In an interview promoting his recently published book about the World Bank Steve Berkman, a 16-year veteran of the Bank and former head of its anti-corruption department, asserts that the World Bank is corrupt. As one of his many pieces of evidence he cites the forced resignation or firing of Paul Wolfowitz as World Bank President in the spring of 2007 over allegations that Wolfowitz had improperly employed his girl friend and increased her salary in contravention of Bank policy. Berkman asserts that this was just a pretext to get rid of Wolfowitz who had held up the funding for several projects in India and other countries pending corruption investigations by the Bank.

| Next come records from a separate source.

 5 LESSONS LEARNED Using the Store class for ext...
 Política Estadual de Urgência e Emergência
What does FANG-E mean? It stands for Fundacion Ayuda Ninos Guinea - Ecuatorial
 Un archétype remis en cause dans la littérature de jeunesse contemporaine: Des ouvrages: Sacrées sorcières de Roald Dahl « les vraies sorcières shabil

Since Wolfowitz was a key architect of the United States' Iraq war and war on terrorism in his position as Deputy Secretary of Defense under Donald Rumsfeld there are no doubt any number of reasons why his tenure at the World Bank was opposed by the Bank's member countries and management. So while this makes great headlines for marketing Berkman's book the real story is the Bank itself and the numerous stories of corruption at the World Bank which Berkman discusses. This will come as no surprise to libertarians and Austrian economists who know all too well the sad legacy of the corrupting influence of government money and the squandering of capital whether in a rich or poor country. Government enterprises are inherently flawed since in addition to being morally wrong (they are redistributors of wealth forcibly taken from private taxpayers) they invest and provide funding for businesses and projects the private sector avoids which necessarily indicates these are bad businesses or projects for investment.

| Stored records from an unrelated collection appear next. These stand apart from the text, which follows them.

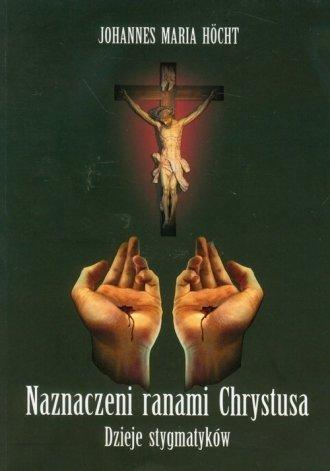 Naznaczeni ranami Chrystusa Dzieje stygmatyków Johannes Maria Hocht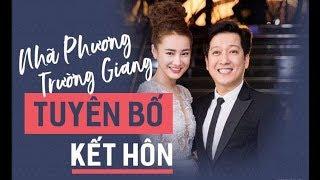 Nhã Phương xác nhận sẽ đính hôn Trường Giang vào 24/8 và cưới vào tháng 9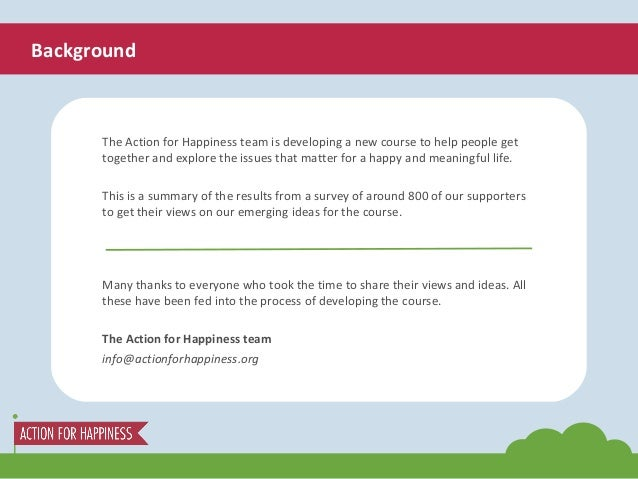 Background The Action for Happiness team is developing a new course to help people get together and explore the issues tha...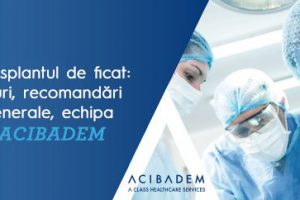 Transplantul de ficat: tipuri, recomandări generale, echipa ACIBADEM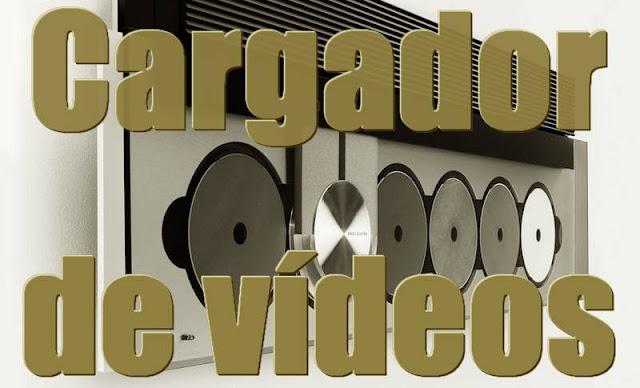 Cargador de vídeos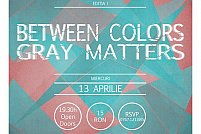 Fratele Rock: Between Colors // Gray Matters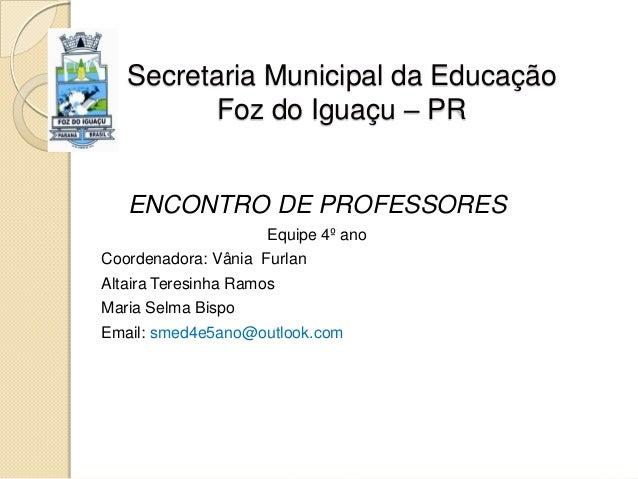 Secretaria Municipal da Educação Foz do Iguaçu – PR ENCONTRO DE PROFESSORES Equipe 4º ano Coordenadora: Vânia Furlan Altai...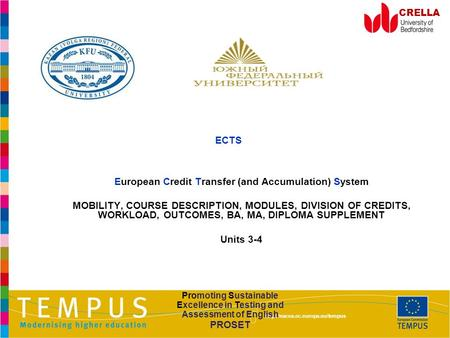 CRELLA ECTS European Credit Transfer (and Accumulation) System MOBILITY, COURSE DESCRIPTION, MODULES, DIVISION OF CREDITS,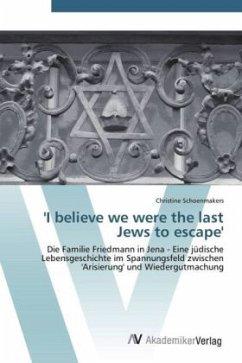 9783639431704 - Schoenmakers, Christine: I believe we were the last Jews to escape - Knyga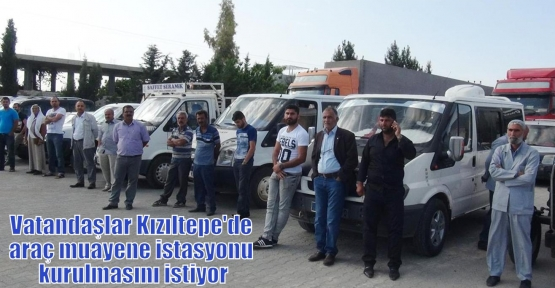 Vatandaşlar Kızıltepe'de araç muayene istasyonu kurulmasını istiyor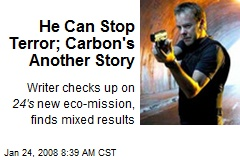 He Can Stop Terror; Carbon's Another Story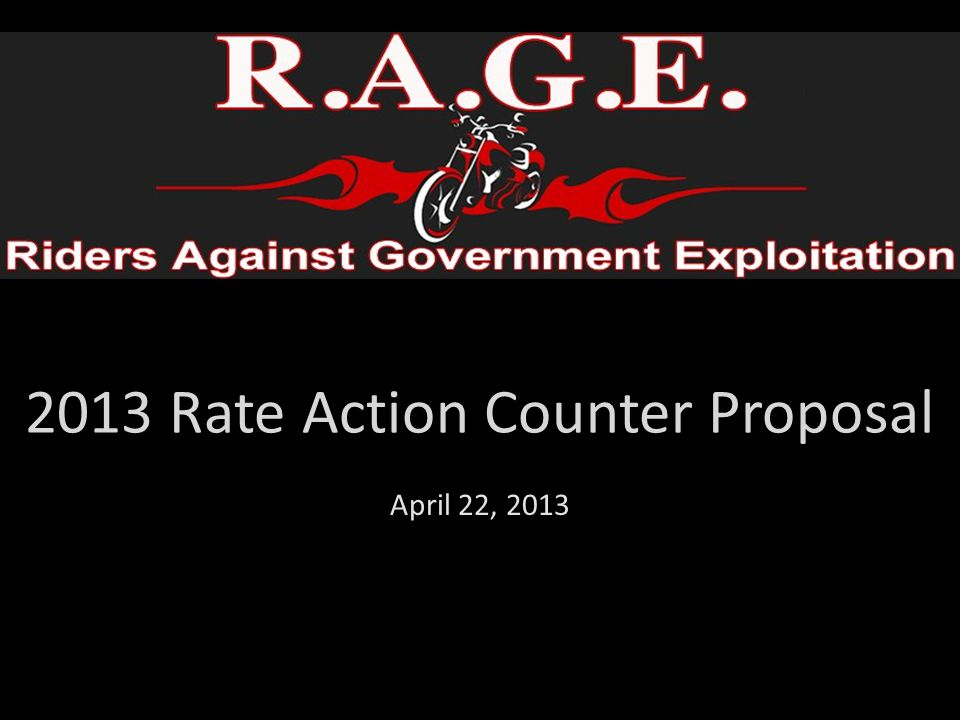 2013 Rate Action Counter Proposal April 22, 2013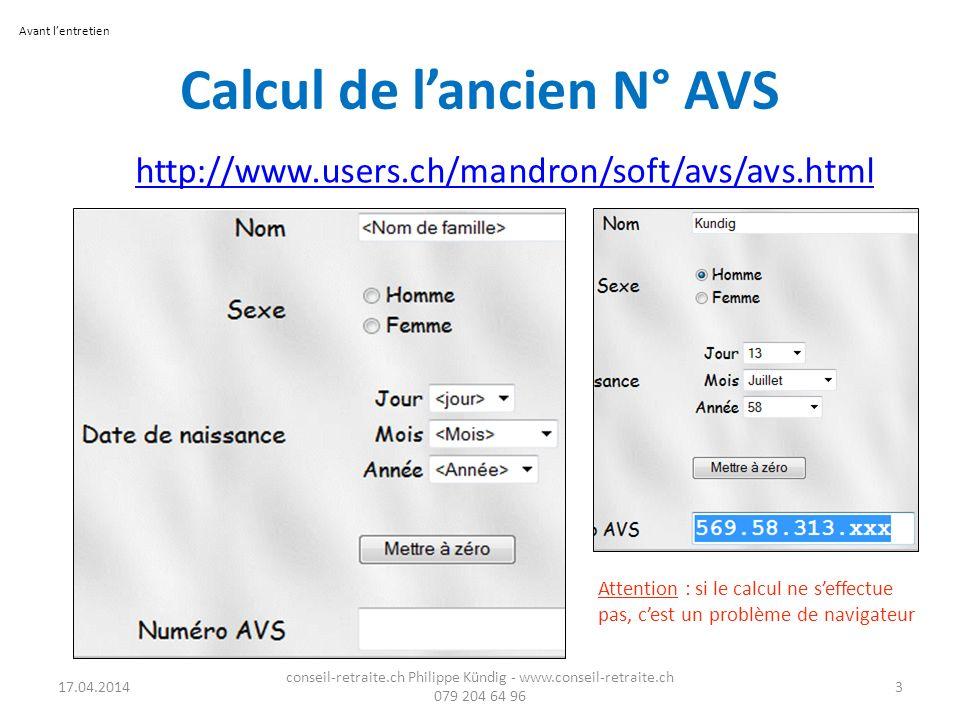 Calcul de lancien N° AVS http://www.users.ch/mandron/soft/avs/avs.html Attention : si le calcul ne seffectue pas, cest un problème de navigateur 17.04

The World Bank was created July 1, 1944 as part of the agreements reached at Bretton Woods to provide for reconstruction and development of post-war Europe and Asia. The Bank now provides financial and technical assistance to developing countries in Africa, South America and Asia. The Bank provides low-interest loans, interest-free credit and grants to developing countries (primarily governments) for education, health, infrastructure, communications and other purposes while its affiliate, the International Finance Corporation (IFC), provides debt and equity capital to private sector businesses. The Bank is headquartered in Washington, D.C. with an international staff of over 10,000 employees deployed in offices around the world. The Bank is funded through the sale of bonds and from contributions by its 185 member countries. The Bank consists of the International Bank for Reconstruction and Development (IBRD) and the International Development Association (IDA). The IBRD focuses on middle income and creditworthy poor countries, while IDA focuses on the poorest countries in the world. Affiliated with the World Bank and making up what is referred to as the World Bank Group are the IFC, the Multilateral Investment Guarantee Agency (MIGA) and the International Centre for Settlement of Investment Disputes (ICSID).

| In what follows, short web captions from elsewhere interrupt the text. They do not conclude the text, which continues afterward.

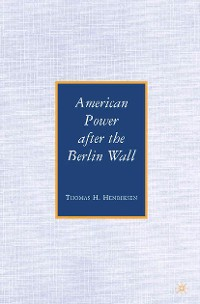 Cover American Power after the Berlin Wall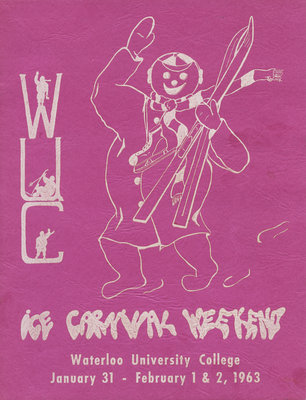 Ice Carnival Weekend : Waterloo University College, February 1 & 2, 1963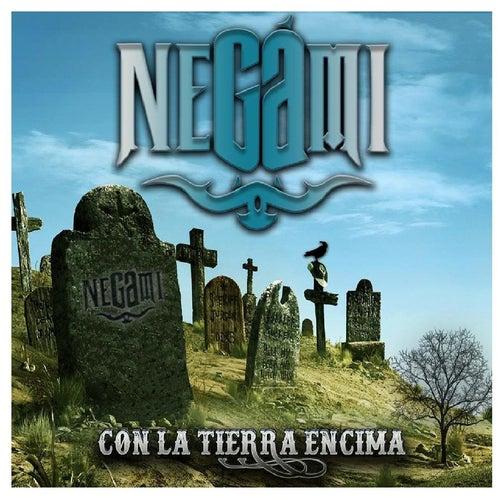 Con la Tierra Encima by Negami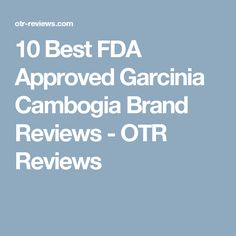 10 Best FDA Approved Garcinia Cambogia Brand Reviews - OTR Reviews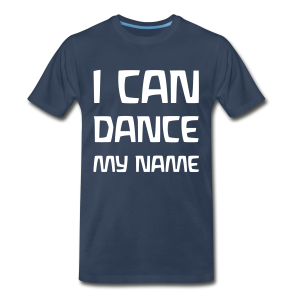 I CAN DANCE MY NAME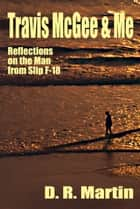 Travis McGee & Me - Reflections on the Man from Slip F-18 ebook by D. R. Martin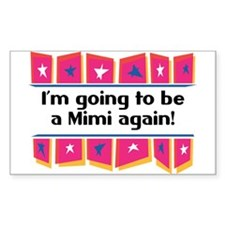 I'm Going to be a Mimi Again! Sticker (Rectangular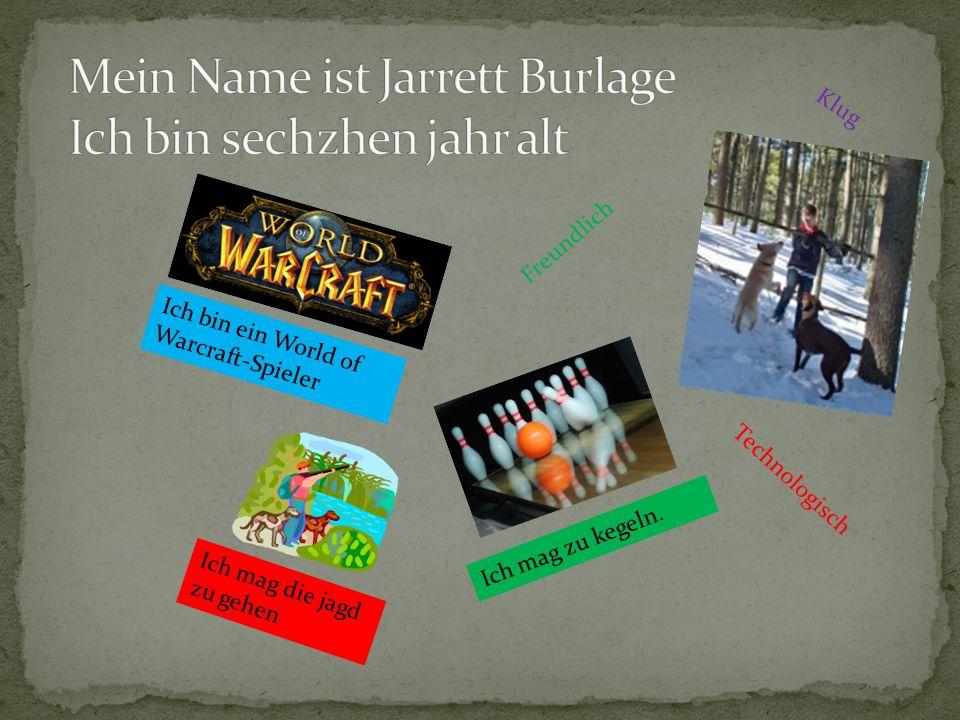 Mein Name ist Jarrett Burlage Ich bin sechzhen jahr alt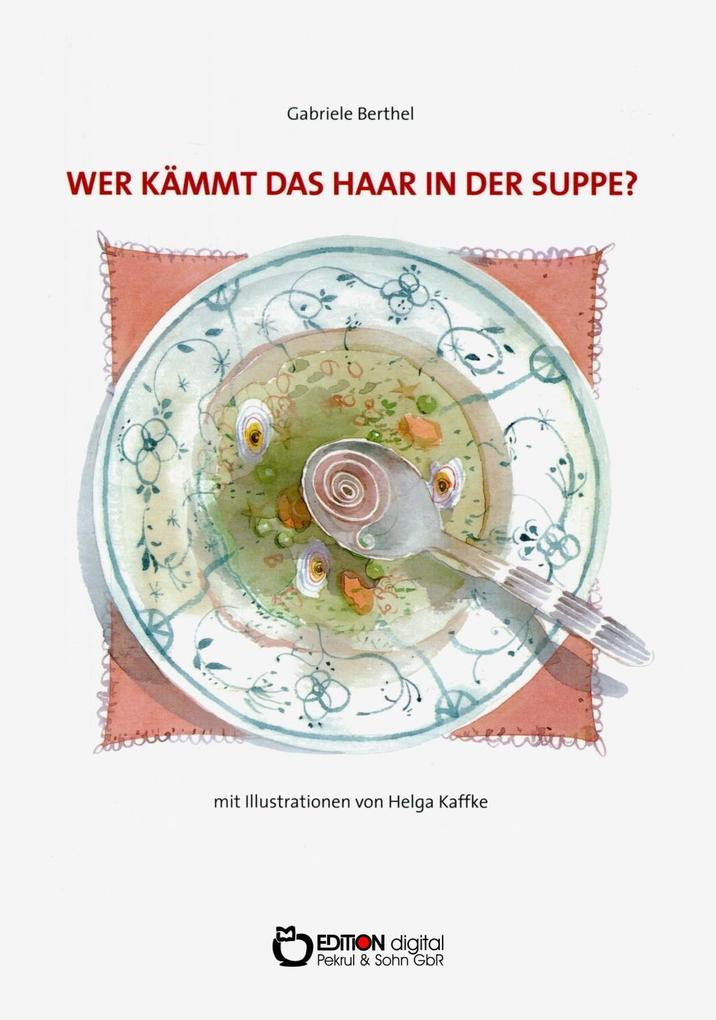 Wer kämmt das Haar in der Suppe? als Buch (kartoniert)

The current President of the Bank as well as President of the IFC and the Bank's affiliates is Robert B. Zoellick who was elected by the Bank's Board of Governors July 1, 2007 following the resignation of Paul Wolfowitz. Before taking on these roles with the World Bank Group Zoellick was an investment banker with Goldman Sachs, worked in the US State Department, was the US Trade Representative, was an Executive Vice President of Fannie Mae and worked in the Treasury Department. He is also a member of the Council on Foreign Relations. Prior to Wolfowitz the President of the World Bank was an Australian, James D. Wolfensohm, an investment banker with Salomon Brothers, Schroeders (of London) and Darling & Co (Australia) as well as being a director of the Rockefeller Foundation, the Brookings Institute and also a member of the Council on Foreign Relations. From its earliest days most of the Presidents of the Bank have come out of the United States' banking community along with some senior political appointees. Murray Rothbard has described in some detail the relationship which exists between the commercial banking community and American foreign policy including the United States' participation in the World Bank.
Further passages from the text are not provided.